Hormonal problems may cause hair loss. If your thyroid gland is overactive or underactive, your hair may fall out. This hair loss usually can be helped by treatment thyroid disease. Hair loss may occur if male or female hormones, known as androgens and estrogens, are out of balance. Correcting the hormone imbalance may stop your hair loss.


Many women notice hair loss about 3 months after they’ve had a baby. This loss is also related to hormones. During pregnancy, high levels of certain hormones cause the body to keep hair that would normally fall out. When the hormones return to pre-pregnancy levels, that hair falls out and the normal cycle of growth and loss starts again.


Some medicines can cause hair loss. This type of hair loss improves when you stop taking the medicine. Medicines that can cause hair loss include blood thinners (also called anticoagulants), medicines used for gout, medicines used in chemotherapy to treat cancer, vitamin A (if too much is taken), birth control pills and antidepressants.


Certain infections can cause hair loss. Fungal infections of the scalp can cause hair loss in children. The infection is easily treated with antifungal medicines.


Finally, hair loss may occur as part of an underlying disease, such as lupus or diabetes. Since hair loss may be an early sign of a disease, it is important to find the cause so that it can be treated.

Can my doctor do something to stop hair loss?

Perhaps. Your doctor will probably ask you some questions about your diet, any medicines you’re taking, whether you’ve had a recent illness and how you take care of your hair. If you’re a woman, your doctor may ask questions about your menstrual cycle, pregnancies and menopause. Your doctor may want to do a physical exam to look for other causes of hair loss. Finally, blood tests or a biopsy (taking a small sample of cells to examine under a microscope) of your scalp may be needed.

Is there any treatment for hair loss?

Depending on your type of hair loss, treatments are available. If a medicine is causing your hair loss, your doctor may be able to prescribe a different medicine. Recognizing and treating an infection may help stop the hair loss. Correcting a hormone imbalance may prevent further hair loss.

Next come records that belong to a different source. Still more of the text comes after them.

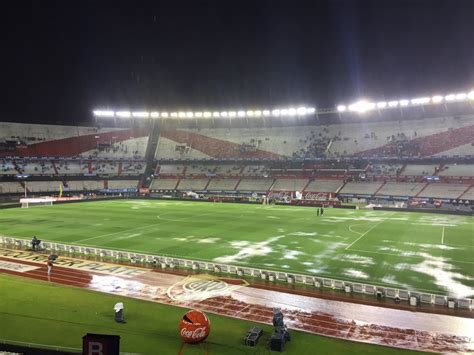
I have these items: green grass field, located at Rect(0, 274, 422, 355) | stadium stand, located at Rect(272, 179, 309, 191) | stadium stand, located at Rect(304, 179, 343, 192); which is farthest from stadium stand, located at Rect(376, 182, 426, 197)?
green grass field, located at Rect(0, 274, 422, 355)

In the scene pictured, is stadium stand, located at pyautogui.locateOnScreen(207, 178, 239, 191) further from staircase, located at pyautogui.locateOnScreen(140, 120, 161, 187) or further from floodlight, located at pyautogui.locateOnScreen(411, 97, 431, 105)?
floodlight, located at pyautogui.locateOnScreen(411, 97, 431, 105)

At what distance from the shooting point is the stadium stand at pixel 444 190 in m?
65.9

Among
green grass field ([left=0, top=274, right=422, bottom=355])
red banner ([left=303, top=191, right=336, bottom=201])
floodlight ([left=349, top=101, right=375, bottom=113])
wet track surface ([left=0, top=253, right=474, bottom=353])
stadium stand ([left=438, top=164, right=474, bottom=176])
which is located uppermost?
floodlight ([left=349, top=101, right=375, bottom=113])

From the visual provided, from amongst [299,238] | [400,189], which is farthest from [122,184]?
[299,238]

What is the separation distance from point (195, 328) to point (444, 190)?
67002 millimetres

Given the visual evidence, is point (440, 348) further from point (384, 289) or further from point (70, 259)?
point (70, 259)

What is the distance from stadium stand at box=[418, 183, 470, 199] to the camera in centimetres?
6594

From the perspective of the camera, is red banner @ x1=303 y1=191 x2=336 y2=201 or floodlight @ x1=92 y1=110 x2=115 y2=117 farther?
floodlight @ x1=92 y1=110 x2=115 y2=117

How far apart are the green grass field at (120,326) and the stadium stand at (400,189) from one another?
6279 centimetres

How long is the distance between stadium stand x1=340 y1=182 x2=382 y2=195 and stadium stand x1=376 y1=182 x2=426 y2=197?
→ 1.41 m

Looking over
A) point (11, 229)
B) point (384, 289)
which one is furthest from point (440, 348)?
point (11, 229)

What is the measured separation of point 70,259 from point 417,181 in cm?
6538

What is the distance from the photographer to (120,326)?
1560 centimetres

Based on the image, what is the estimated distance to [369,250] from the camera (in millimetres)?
31562
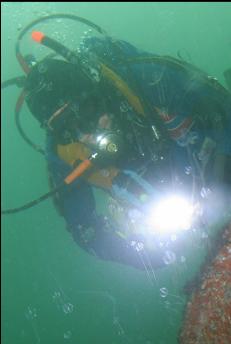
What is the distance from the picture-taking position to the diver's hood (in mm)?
3539

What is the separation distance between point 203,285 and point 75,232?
1.34 m

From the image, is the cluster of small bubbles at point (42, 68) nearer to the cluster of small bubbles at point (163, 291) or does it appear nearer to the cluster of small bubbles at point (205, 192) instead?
the cluster of small bubbles at point (205, 192)

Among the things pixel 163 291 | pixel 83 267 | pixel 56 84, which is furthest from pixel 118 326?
pixel 56 84

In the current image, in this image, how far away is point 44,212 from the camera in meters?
27.4

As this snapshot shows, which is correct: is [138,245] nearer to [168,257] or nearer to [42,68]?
[168,257]

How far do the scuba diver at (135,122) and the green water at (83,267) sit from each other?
3.87ft

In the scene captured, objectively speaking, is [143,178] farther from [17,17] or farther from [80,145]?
[17,17]

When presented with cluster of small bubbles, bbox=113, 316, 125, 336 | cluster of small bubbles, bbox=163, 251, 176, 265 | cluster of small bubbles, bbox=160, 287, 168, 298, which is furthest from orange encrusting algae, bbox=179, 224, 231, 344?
cluster of small bubbles, bbox=113, 316, 125, 336

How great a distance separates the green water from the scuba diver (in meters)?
1.18

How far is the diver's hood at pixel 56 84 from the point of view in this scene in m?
3.54

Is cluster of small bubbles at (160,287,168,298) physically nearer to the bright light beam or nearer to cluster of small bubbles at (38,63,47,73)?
the bright light beam

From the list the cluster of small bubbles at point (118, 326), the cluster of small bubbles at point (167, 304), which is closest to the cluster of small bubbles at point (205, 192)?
the cluster of small bubbles at point (167, 304)

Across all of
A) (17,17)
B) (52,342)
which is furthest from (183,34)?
(52,342)

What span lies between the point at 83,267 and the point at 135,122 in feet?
57.0
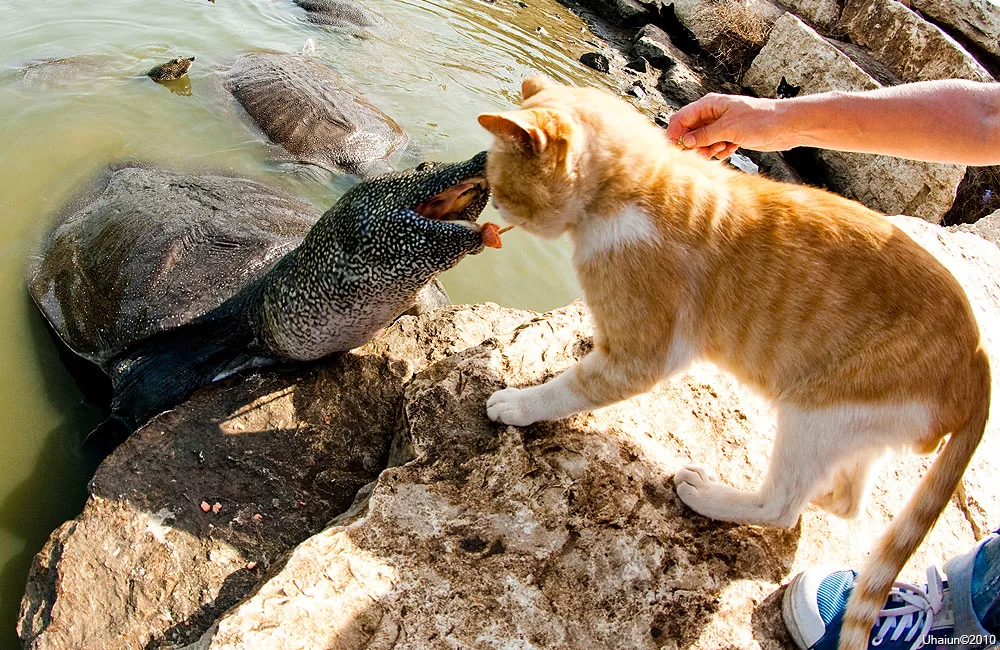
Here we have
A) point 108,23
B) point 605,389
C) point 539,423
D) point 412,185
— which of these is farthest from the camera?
point 108,23

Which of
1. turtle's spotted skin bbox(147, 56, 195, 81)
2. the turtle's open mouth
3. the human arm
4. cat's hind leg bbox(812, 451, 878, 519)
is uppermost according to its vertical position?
the human arm

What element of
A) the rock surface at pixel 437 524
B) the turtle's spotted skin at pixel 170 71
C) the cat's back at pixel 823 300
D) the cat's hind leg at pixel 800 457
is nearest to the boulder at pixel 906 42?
the rock surface at pixel 437 524

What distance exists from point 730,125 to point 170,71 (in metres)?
6.11

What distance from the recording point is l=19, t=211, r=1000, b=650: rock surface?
1.94 m

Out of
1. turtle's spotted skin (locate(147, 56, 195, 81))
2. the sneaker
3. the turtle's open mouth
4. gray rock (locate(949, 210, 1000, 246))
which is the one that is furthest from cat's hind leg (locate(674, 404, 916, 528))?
turtle's spotted skin (locate(147, 56, 195, 81))

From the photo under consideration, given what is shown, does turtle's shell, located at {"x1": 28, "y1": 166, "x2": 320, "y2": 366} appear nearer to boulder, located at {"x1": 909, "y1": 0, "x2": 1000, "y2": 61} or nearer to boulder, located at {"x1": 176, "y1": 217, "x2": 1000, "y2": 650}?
boulder, located at {"x1": 176, "y1": 217, "x2": 1000, "y2": 650}

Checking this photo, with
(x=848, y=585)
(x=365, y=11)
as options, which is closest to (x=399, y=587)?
(x=848, y=585)

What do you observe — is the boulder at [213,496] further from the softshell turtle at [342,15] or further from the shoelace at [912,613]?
the softshell turtle at [342,15]

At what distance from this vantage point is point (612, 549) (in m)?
2.14

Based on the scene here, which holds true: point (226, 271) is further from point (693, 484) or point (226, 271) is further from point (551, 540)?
point (693, 484)

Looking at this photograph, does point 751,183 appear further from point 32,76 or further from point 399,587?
point 32,76

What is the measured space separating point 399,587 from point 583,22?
42.8ft

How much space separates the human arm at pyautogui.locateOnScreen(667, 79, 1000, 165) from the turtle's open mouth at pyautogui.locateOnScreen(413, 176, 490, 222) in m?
0.92

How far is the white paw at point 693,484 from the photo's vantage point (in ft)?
7.52
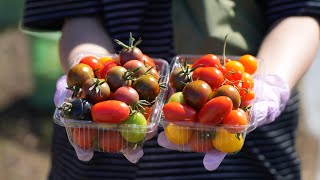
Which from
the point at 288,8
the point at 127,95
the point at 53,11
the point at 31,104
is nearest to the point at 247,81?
the point at 127,95

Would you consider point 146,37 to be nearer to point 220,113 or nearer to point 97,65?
point 97,65

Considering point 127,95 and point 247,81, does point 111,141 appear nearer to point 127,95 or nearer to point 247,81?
point 127,95

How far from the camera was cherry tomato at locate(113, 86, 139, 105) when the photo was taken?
1217mm

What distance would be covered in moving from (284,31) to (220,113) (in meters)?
0.48

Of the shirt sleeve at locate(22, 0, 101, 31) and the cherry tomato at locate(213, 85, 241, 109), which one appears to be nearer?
the cherry tomato at locate(213, 85, 241, 109)

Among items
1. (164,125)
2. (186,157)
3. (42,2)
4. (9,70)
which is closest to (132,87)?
(164,125)

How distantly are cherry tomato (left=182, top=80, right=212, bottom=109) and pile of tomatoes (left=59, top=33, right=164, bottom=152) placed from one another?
6 centimetres

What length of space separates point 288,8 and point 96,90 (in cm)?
62

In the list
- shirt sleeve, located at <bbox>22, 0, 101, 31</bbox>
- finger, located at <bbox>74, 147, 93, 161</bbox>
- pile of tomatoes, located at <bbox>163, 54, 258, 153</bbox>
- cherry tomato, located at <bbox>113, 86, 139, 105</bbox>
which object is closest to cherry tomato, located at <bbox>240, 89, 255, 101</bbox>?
pile of tomatoes, located at <bbox>163, 54, 258, 153</bbox>

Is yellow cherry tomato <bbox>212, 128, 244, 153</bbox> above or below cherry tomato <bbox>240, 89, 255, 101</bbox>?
below

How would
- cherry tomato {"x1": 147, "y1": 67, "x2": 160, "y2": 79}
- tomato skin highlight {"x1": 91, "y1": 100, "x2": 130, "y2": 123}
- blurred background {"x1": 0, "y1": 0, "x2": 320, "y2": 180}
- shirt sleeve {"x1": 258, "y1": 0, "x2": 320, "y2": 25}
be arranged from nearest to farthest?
tomato skin highlight {"x1": 91, "y1": 100, "x2": 130, "y2": 123} → cherry tomato {"x1": 147, "y1": 67, "x2": 160, "y2": 79} → shirt sleeve {"x1": 258, "y1": 0, "x2": 320, "y2": 25} → blurred background {"x1": 0, "y1": 0, "x2": 320, "y2": 180}

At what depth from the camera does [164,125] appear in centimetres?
125

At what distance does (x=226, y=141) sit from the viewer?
1213mm

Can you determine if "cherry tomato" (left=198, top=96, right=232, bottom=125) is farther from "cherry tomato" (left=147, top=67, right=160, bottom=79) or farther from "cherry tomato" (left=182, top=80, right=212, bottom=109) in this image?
"cherry tomato" (left=147, top=67, right=160, bottom=79)
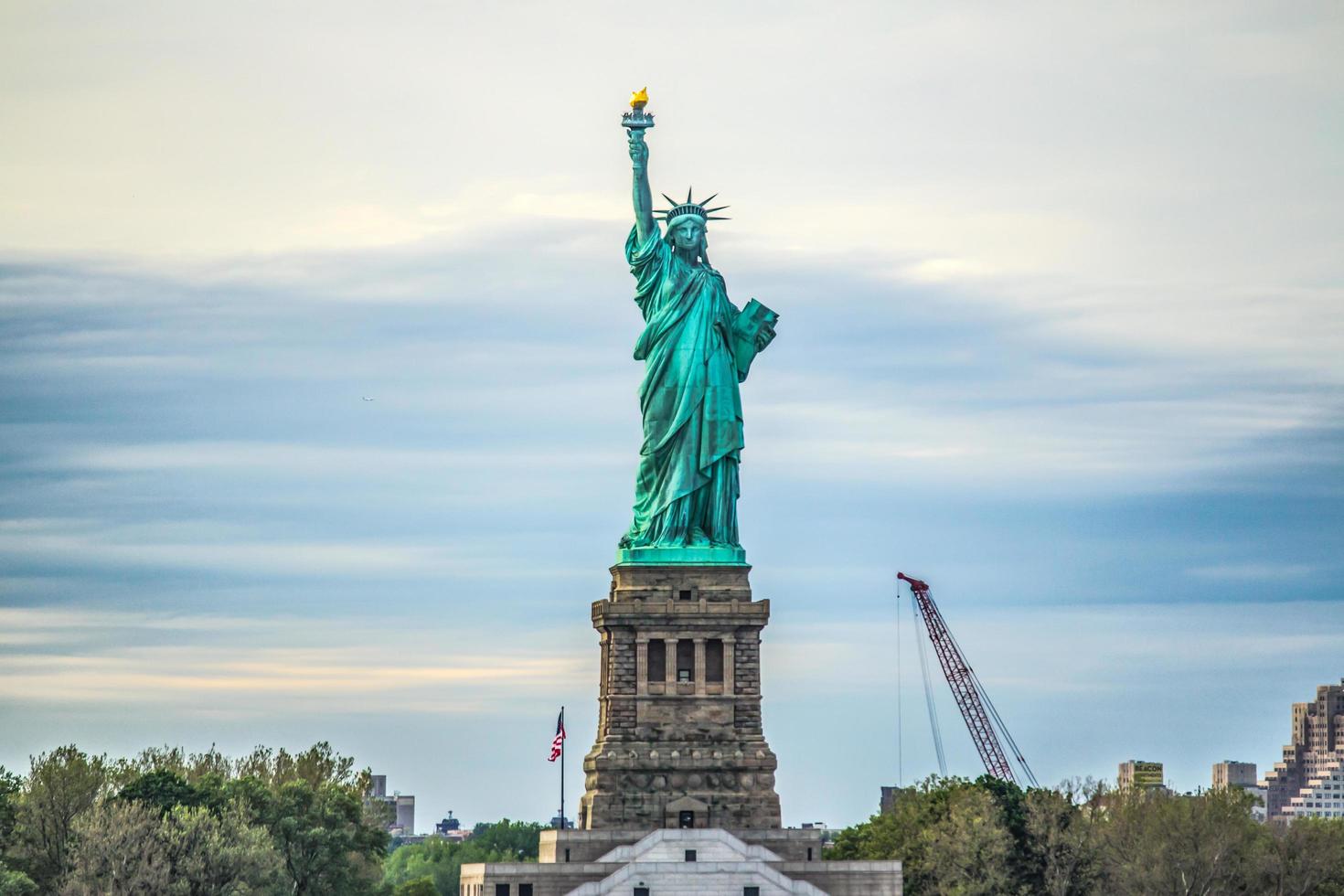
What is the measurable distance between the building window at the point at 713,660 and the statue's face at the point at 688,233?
15394 millimetres

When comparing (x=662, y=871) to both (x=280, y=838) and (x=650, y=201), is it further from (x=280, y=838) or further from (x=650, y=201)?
(x=650, y=201)

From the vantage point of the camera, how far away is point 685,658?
361 ft

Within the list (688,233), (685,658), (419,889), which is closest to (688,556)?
(685,658)

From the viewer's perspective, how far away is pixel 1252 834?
386 ft

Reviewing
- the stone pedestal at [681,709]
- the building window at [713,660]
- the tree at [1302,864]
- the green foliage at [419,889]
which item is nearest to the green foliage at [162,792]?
the stone pedestal at [681,709]

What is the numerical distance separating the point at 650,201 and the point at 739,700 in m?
19.5

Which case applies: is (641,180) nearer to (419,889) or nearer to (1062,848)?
(1062,848)

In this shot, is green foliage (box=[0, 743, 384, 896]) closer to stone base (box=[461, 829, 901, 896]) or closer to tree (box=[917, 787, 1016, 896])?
stone base (box=[461, 829, 901, 896])

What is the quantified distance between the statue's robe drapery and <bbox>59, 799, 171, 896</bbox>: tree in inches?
896

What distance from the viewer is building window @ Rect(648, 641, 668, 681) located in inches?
4328

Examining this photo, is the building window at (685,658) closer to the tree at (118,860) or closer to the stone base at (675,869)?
the stone base at (675,869)

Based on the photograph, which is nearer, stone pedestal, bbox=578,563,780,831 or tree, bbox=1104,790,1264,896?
stone pedestal, bbox=578,563,780,831

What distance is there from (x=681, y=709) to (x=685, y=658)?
78.9 inches

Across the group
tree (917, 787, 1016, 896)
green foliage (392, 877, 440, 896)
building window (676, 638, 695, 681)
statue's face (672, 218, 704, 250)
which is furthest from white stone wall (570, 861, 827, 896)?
green foliage (392, 877, 440, 896)
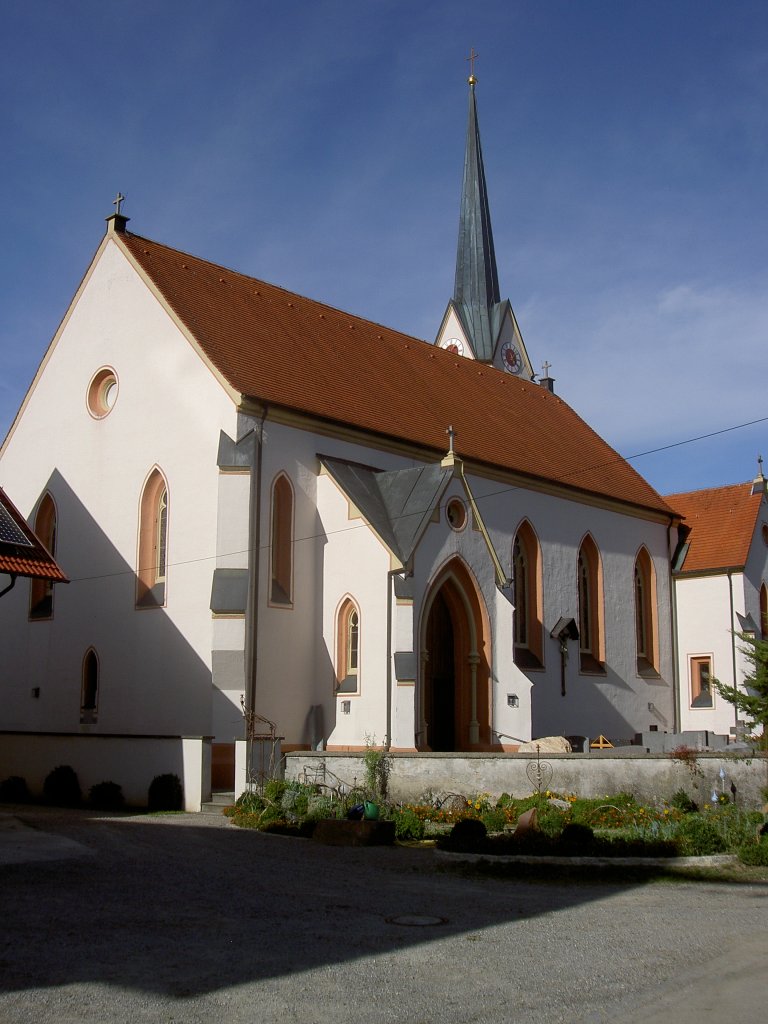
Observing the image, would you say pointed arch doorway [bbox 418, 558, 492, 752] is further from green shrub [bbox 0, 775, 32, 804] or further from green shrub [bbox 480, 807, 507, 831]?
green shrub [bbox 0, 775, 32, 804]

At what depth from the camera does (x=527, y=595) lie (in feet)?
93.7

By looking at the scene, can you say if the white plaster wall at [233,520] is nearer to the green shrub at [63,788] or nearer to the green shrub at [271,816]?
the green shrub at [63,788]

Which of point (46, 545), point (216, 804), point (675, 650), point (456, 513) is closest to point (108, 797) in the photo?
point (216, 804)

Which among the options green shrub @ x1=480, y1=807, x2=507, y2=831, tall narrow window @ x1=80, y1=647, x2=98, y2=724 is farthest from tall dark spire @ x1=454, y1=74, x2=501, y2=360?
green shrub @ x1=480, y1=807, x2=507, y2=831

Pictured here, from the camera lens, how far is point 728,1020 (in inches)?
253

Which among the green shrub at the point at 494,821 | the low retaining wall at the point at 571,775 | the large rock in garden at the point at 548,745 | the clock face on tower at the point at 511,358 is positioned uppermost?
the clock face on tower at the point at 511,358

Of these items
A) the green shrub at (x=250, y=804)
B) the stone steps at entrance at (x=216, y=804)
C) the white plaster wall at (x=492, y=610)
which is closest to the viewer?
the green shrub at (x=250, y=804)

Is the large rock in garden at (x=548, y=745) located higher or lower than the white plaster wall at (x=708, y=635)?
lower

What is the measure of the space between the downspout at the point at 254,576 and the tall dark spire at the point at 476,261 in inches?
789

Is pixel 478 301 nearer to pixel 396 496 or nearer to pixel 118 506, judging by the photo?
pixel 396 496

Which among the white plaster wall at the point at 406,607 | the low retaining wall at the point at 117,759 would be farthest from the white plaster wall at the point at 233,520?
the low retaining wall at the point at 117,759

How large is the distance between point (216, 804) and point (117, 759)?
2354 mm

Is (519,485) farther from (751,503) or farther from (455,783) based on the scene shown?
(455,783)

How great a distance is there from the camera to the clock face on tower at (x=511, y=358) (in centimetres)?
4138
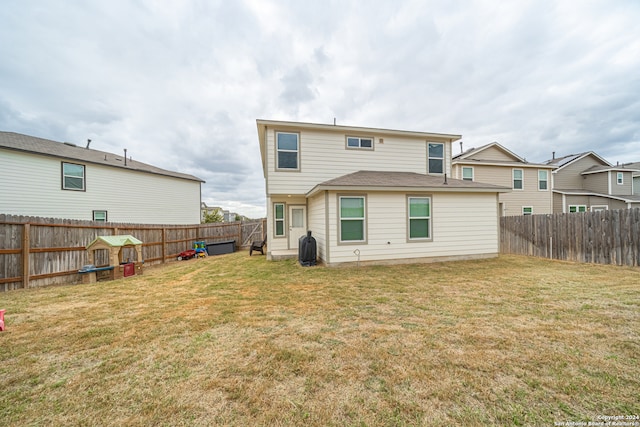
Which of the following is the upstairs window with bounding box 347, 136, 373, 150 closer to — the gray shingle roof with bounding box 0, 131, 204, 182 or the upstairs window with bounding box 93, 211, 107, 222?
the gray shingle roof with bounding box 0, 131, 204, 182

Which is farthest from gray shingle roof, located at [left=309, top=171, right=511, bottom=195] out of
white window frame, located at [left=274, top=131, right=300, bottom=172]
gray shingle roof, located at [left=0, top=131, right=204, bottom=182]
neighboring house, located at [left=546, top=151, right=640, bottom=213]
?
neighboring house, located at [left=546, top=151, right=640, bottom=213]

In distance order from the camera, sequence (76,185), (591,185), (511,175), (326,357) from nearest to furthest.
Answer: (326,357) < (76,185) < (511,175) < (591,185)

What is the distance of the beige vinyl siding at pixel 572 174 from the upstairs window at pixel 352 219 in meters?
20.7

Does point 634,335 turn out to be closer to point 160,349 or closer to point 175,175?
point 160,349

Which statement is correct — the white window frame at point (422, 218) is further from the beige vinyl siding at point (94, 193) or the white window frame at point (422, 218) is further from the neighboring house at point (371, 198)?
the beige vinyl siding at point (94, 193)

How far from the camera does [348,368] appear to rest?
2.36 m

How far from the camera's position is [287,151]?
9250 mm

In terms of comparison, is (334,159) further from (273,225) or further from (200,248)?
(200,248)

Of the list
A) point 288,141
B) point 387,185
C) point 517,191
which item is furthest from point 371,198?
point 517,191

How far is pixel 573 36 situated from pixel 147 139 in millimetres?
25418

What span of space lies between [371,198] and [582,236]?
7745mm

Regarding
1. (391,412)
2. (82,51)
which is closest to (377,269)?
(391,412)

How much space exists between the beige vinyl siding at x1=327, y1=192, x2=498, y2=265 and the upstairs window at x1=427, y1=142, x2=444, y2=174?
2.60 m

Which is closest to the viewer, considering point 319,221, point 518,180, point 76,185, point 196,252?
point 319,221
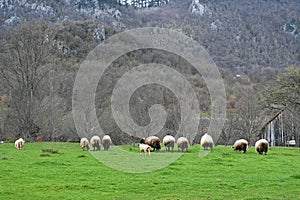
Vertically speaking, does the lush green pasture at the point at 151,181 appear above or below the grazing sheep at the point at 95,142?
below

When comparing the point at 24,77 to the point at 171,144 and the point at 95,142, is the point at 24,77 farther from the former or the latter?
the point at 171,144

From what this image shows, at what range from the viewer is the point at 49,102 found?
52.0m

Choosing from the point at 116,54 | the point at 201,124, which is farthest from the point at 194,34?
the point at 201,124

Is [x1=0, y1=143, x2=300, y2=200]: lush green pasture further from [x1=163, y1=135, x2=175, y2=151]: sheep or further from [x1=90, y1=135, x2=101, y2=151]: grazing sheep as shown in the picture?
[x1=163, y1=135, x2=175, y2=151]: sheep

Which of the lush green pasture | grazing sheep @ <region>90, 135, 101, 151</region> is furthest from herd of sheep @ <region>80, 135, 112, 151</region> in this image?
the lush green pasture

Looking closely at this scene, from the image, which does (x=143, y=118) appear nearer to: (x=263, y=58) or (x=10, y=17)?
(x=10, y=17)

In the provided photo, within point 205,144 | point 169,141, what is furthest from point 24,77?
point 205,144

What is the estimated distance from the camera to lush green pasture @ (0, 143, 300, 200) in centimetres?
1580

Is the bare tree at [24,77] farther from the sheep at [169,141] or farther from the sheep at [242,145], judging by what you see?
the sheep at [242,145]

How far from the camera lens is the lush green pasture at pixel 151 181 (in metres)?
15.8

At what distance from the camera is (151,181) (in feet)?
61.9

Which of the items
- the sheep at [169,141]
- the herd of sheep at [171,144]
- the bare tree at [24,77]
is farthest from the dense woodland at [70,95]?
the sheep at [169,141]

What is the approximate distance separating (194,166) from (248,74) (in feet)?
405

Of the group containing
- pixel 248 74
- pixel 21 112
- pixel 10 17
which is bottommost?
pixel 21 112
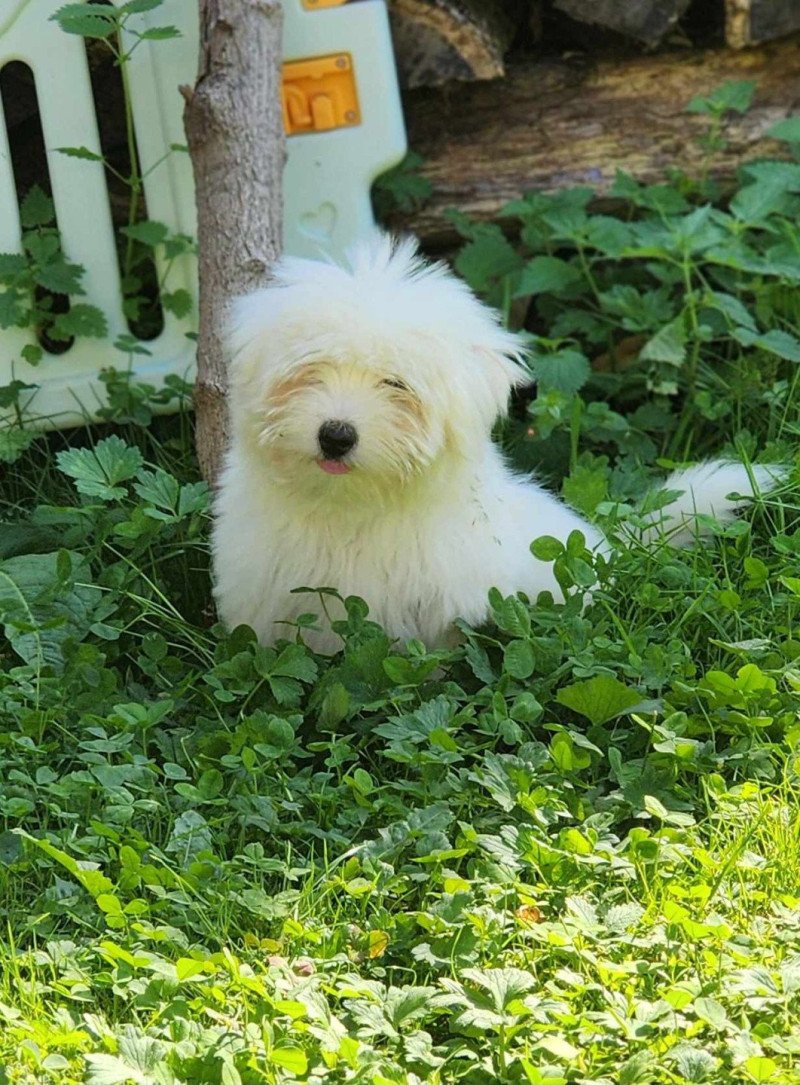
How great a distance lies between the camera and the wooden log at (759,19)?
4.01 m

Medicines may also help slow or prevent the development of common baldness. One medicine, minoxidil (brand name: Rogaine), is available without a prescription. It is applied to the scalp. Both men and women can use it. Another medicine, finasteride (brand name: Propecia) is available with a prescription. It comes in pills and is only for men. It may take up to 6 months before you can tell if one of these medicines is working.


If adequate treatment is not available for your type of hair loss, you may consider trying different hairstyles or wigs, hairpieces, hair weaves or artificial hair replacement.